Kriteria Pengukuran Implementasi Kebijakan
Menurut Grindle (1980: 10) dan
Quade (1984: 310), untuk mengukur kinerja implementasi suatu kebijakan publik
harus memperhatikan variabel kebijakan, organisasi dan lingkungan. Perhatian
itu perlu diarahkan karena melalui pemilihan kebijakan yang tepat maka masyarakat
dapat berpartisipasi memberikan kontribusi yang optimal untuk mencapai tujuan
yang diinginkan. Selanjutnya, ketika sudah ditemukan kebijakan yang terpilih
diperlukan organisasi pelaksana, karena di dalam organisasi ada kewenangan dan
berbagai sumber daya yang mendukung pelaksanaan kebijakan bagi pelayanan
publik. Sedangkan lingkungan kebijakan tergantung pada sifatnya yang positif
atau negatif. Jika lingkungan berpandangan positif terhadap suatu kebijakan
akan menghasilkan dukungan positif sehingga lingkungan akan berpengaruh
terhadap kesuksesan implementasi kebijakan. Sebaliknya, jika lingkungan
berpandangan negatif maka akan terjadi benturan sikap, sehingga proses
implementasi terancam akan gagal. Lebih daripada tiga aspek tersebut, kepatuhan
kelompok sasaran kebijakan merupakan hasil langsung dari implementasi kebijakan
yang menentukan efeknya terhadap masyarakat.
Kriteria pengukuran
keberhasilan implementasi menurut Ripley dan Franklin (1986: 12) didasarkan
pada tiga aspek, yaitu: (1) tingkat kepatuhan birokrasi terhadap birokrasi di
atasnya atau tingkatan birokrasi sebagaimana diatur dalam undang-undang, (2)
adanya kelancaran rutinitas dan tidak adanya masalah; serta (3) pelaksanaan dan
dampak (manfaat) yang dikehendaki dari semua program yang ada terarah.

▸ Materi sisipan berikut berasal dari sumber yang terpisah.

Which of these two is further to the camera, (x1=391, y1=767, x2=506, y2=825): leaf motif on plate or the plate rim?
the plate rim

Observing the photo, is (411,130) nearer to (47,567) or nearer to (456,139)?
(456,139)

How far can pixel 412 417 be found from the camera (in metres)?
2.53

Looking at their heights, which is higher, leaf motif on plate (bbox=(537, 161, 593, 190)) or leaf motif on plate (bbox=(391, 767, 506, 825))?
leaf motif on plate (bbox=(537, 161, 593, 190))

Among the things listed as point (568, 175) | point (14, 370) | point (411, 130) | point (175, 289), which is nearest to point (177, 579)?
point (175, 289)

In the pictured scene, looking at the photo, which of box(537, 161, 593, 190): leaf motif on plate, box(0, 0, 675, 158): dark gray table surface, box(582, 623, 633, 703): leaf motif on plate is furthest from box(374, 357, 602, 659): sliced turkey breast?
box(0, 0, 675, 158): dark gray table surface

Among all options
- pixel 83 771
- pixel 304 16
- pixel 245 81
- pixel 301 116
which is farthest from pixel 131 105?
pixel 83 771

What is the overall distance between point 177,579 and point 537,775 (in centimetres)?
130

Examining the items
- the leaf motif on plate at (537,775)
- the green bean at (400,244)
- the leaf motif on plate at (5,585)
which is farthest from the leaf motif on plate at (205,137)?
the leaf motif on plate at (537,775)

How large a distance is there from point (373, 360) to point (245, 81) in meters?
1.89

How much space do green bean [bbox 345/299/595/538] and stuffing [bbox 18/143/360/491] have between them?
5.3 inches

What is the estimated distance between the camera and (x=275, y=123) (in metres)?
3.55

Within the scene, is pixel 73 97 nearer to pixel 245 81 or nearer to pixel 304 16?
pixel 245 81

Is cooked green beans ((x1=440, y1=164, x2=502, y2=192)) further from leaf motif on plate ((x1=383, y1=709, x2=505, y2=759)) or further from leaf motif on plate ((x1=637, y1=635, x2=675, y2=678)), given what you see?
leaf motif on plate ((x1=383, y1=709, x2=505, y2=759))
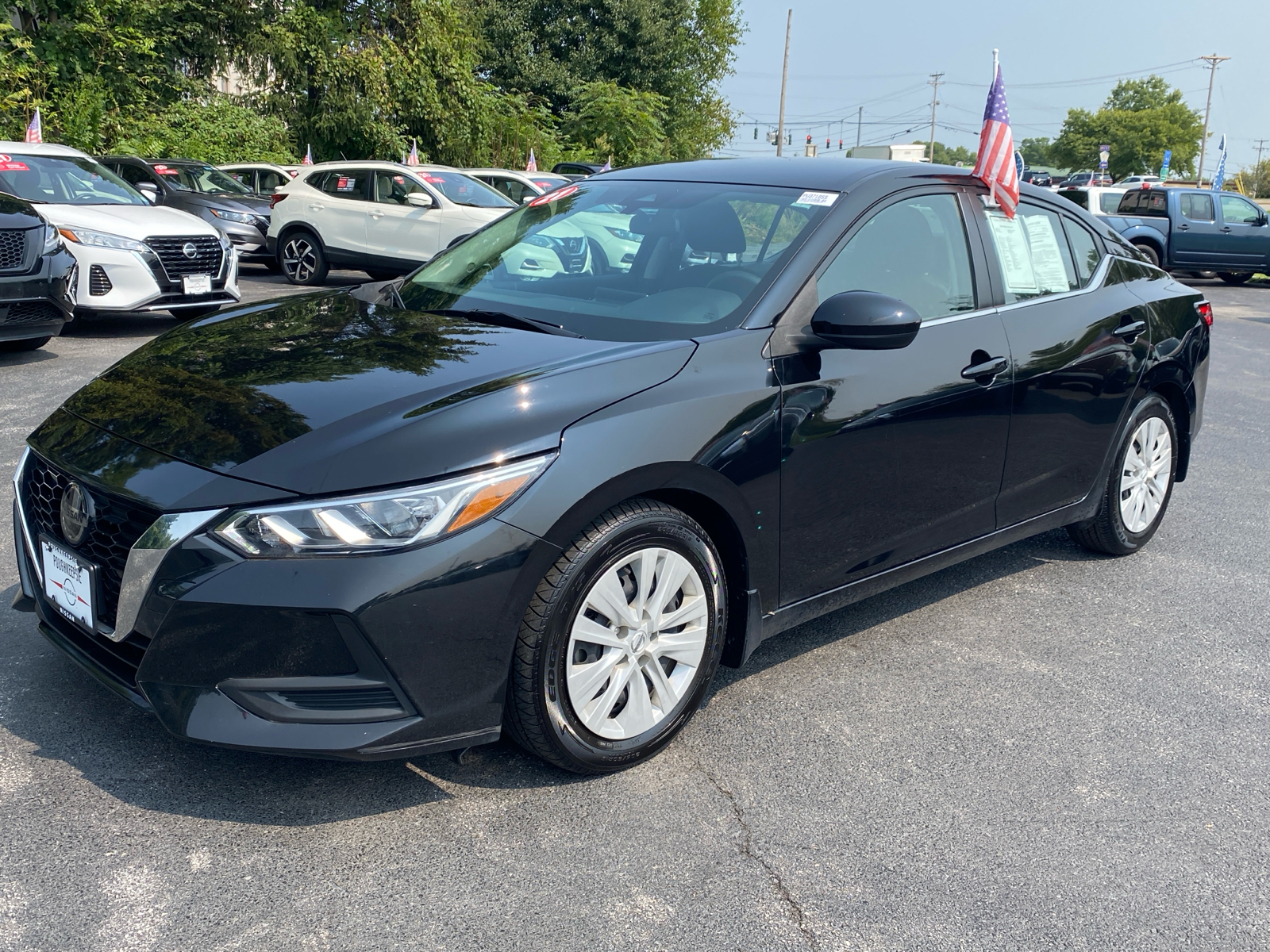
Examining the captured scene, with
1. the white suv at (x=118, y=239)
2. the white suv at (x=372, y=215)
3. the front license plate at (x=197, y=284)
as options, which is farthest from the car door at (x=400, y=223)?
the front license plate at (x=197, y=284)

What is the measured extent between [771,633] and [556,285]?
1350mm

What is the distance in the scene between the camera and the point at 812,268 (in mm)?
3486

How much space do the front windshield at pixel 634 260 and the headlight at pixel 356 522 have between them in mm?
Answer: 897

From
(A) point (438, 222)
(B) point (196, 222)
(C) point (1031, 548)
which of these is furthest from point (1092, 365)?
(A) point (438, 222)

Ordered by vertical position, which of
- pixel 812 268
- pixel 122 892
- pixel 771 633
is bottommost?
pixel 122 892

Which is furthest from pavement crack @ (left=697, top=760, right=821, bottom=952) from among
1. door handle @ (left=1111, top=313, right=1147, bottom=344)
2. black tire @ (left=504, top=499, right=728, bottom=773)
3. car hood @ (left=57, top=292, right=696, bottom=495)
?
door handle @ (left=1111, top=313, right=1147, bottom=344)

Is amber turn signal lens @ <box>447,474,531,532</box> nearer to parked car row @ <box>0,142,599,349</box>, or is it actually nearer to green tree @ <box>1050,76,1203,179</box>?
parked car row @ <box>0,142,599,349</box>

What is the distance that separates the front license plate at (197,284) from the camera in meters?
10.2

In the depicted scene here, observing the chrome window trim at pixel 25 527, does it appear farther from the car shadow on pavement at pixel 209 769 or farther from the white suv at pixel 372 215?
the white suv at pixel 372 215

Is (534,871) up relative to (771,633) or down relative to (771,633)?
down

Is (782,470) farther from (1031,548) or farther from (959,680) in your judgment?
(1031,548)

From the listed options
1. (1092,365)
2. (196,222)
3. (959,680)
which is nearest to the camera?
(959,680)

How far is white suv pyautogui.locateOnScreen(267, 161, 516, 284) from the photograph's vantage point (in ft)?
48.1

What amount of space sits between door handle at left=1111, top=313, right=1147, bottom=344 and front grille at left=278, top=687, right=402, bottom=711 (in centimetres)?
335
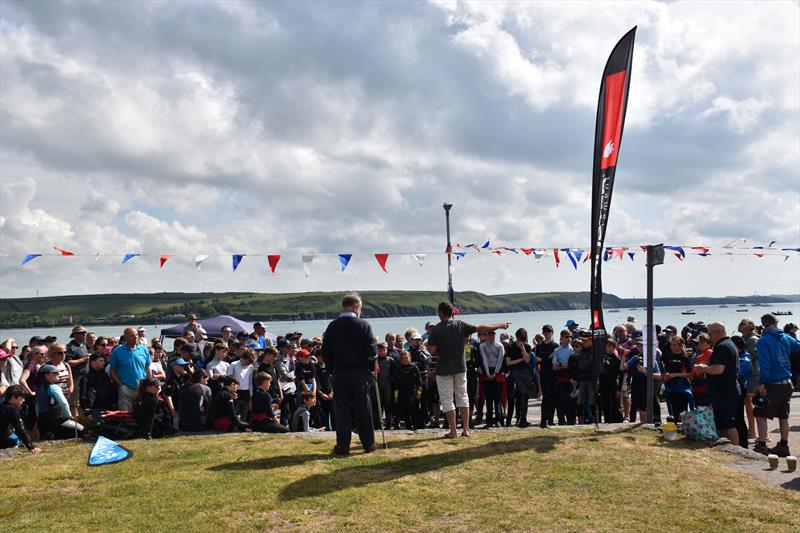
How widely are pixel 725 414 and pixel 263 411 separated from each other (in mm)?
6471

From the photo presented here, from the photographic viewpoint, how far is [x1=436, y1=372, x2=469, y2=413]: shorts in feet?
26.9

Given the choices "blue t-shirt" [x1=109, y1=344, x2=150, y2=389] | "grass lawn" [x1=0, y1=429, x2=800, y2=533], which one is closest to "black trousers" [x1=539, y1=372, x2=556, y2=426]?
"grass lawn" [x1=0, y1=429, x2=800, y2=533]

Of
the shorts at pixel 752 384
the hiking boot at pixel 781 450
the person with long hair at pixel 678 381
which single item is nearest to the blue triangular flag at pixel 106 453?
the person with long hair at pixel 678 381

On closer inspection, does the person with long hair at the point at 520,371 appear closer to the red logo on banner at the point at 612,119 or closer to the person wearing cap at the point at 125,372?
the red logo on banner at the point at 612,119

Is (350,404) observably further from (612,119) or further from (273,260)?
(273,260)

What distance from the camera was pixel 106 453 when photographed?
768 centimetres

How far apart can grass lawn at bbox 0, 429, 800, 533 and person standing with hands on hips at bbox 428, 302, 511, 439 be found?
1.61ft

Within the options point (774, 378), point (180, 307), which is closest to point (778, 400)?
point (774, 378)

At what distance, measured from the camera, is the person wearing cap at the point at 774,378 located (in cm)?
824

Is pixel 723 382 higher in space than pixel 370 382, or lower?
lower

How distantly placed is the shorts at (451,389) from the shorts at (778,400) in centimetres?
399

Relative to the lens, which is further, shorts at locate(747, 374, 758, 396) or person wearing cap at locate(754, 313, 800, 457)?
shorts at locate(747, 374, 758, 396)

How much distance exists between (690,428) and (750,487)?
2.15m

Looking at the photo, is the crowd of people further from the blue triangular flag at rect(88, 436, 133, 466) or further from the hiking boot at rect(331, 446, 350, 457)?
the blue triangular flag at rect(88, 436, 133, 466)
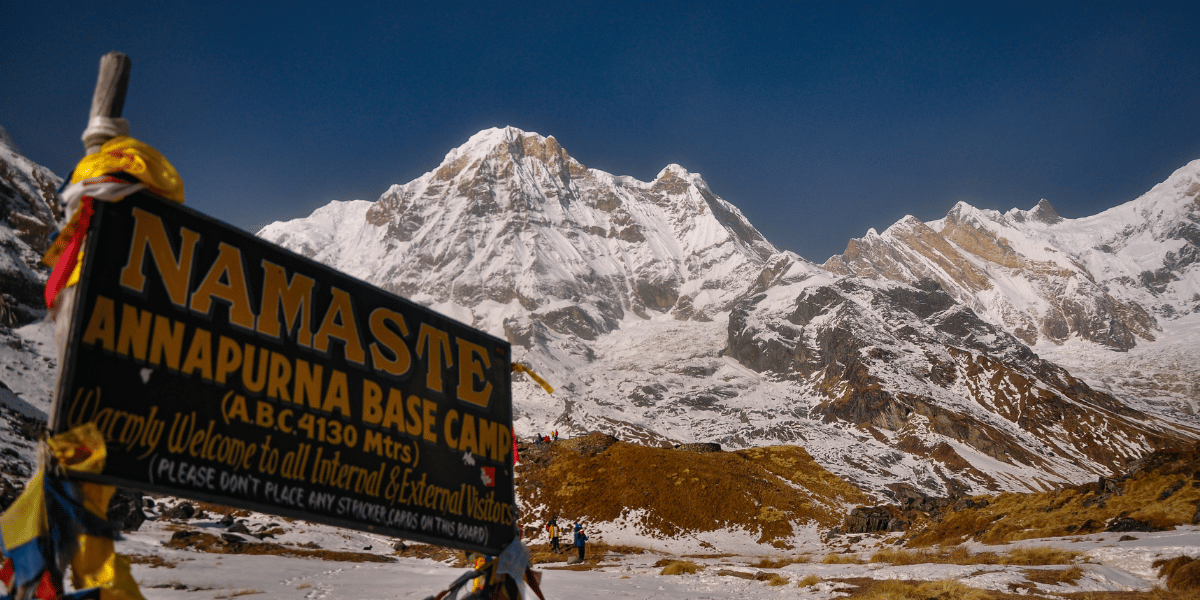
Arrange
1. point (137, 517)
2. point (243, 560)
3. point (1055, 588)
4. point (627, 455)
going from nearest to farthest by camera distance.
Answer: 1. point (1055, 588)
2. point (243, 560)
3. point (137, 517)
4. point (627, 455)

Sedangkan menurut Goggin et al. (1990: 20-21, 31-40), proses
implementasi kebijakan sebagai upaya transfer informasi atau pesan dari
institusi yang lebih tinggi ke institusi yang lebih rendah diukur keberhasilan
kinerjanya berdasarkan variabel: (1) dorongan dan paksaan pada tingkat federal,
(2) kapasitas pusat/negara, dan (3) dorongan dan paksaan pada tingkat pusat dan
daerah.
Variabel dorongan dan paksaan
pada tingkat pusat ditentukan oleh legitimasi dan kredibilitas, yaitu semakin
sahih kebijakan yang dikeluarkan oleh pemerintah pusat di mata daerah maka
semakin besar kredibilitasnya, begitu pula sebaliknya. Untuk mengukur kekuatan
isi dan pesan kebijakan dapat dilihat melalui: (i) besarnya dana yang
dialokasikan, dengan asumsi bahwa semakin besar dana yang dialokasikan maka
semakin serius kebijakan tersebut dilaksanakan dan (ii) bentuk kebijakan yang
memuat antara lain, kejelasan kebijakan, konsistensi pelaksanaan, frekuensi
pelaksanaan dan diterimanya pesan secara benar. Sementara itu, untuk mengetahui
variabel kapasitas pusat atau kapasitas organisasi dapat dilihat melalui
seberapa jauh organisasi pelaksana kebijakan mampu memanfaatkan wewenang yang
dimiliki, bagaimana hubungannya dengan struktur birokrasi yang ada dan
bagaimana mengkoordinasikan berbagai sumberdaya yang tersedia dalam organisasi
dan dalam masyarakat.
Model kesesuaian implementasi
kebijakan atau program dari Korten juga relevan digunakan (lihat kembali Gambar
3 dan penjelasannya) sebagai kriteria pengukuran implementasi kebijakan. Dengan
kata lain, keefektifan kebijakan atau program menurut Korten tergantung pada
tingkat kesesuaian antara program dengan pemanfaat, kesesuaian program dengan
organisasi pelaksana dan kesesuaian program kelompok pemanfaat dengan
organisasi pelaksana.
Selain kriteria pengukuran
implementasi kebijakan di atas, perlu pula dipahami adanya hubungan pengaruh
antara implementasi kebijakan dengan faktor lain. Hal ini sesuai dengan
pendapat Van Meter dan Van Horn (lihat Grindle, 1980: 6) bahwa terdapat
variabel bebas yang saling berkaitan sekaligus menghubungkan antara kebijakan
dengan prestasi kerja. Variabel yang dimaksud oleh keduanya meliputi: (i)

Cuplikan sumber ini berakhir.